*WHAT IS BEING ASKED*: Rewrite the lines of the listing below as a numbered list, from the line containing "Which looks closer" through the end of the listing, both included, and omit the blank lines.

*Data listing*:

--- --- ---

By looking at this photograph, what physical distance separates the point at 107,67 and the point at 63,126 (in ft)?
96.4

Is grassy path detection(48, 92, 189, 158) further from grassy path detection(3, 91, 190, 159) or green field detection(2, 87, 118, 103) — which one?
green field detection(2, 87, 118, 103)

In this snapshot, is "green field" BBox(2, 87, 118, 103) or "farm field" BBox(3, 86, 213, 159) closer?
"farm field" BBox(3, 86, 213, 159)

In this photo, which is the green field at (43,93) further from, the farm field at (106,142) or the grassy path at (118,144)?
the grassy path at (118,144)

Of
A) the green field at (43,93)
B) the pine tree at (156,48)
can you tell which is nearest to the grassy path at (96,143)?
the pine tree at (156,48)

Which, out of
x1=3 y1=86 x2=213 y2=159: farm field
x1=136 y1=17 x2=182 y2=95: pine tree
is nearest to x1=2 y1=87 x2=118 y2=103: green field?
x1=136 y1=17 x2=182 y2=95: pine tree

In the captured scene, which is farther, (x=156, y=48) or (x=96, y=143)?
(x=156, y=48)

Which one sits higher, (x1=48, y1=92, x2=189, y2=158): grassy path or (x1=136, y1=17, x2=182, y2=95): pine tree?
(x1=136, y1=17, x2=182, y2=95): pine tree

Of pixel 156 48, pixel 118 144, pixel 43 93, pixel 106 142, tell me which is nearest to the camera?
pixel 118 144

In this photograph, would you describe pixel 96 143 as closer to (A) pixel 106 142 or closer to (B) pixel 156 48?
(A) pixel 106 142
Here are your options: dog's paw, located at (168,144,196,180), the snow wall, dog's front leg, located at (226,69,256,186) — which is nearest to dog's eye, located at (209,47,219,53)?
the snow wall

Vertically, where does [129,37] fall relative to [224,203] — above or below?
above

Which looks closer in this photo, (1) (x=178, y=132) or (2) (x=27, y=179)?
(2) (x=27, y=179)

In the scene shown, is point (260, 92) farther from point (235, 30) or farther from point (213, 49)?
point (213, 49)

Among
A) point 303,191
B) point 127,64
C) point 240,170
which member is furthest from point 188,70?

--- --- ---

*OUTPUT*:
1. Which looks closer in this photo, (1) (x=178, y=132) or (2) (x=27, y=179)?
2. (2) (x=27, y=179)
3. In the scene shown, is point (260, 92) farther from point (235, 30) or farther from point (213, 49)?
4. point (213, 49)
5. Among
6. A) point 303,191
7. B) point 127,64
8. C) point 240,170
9. which member is furthest from point 188,70?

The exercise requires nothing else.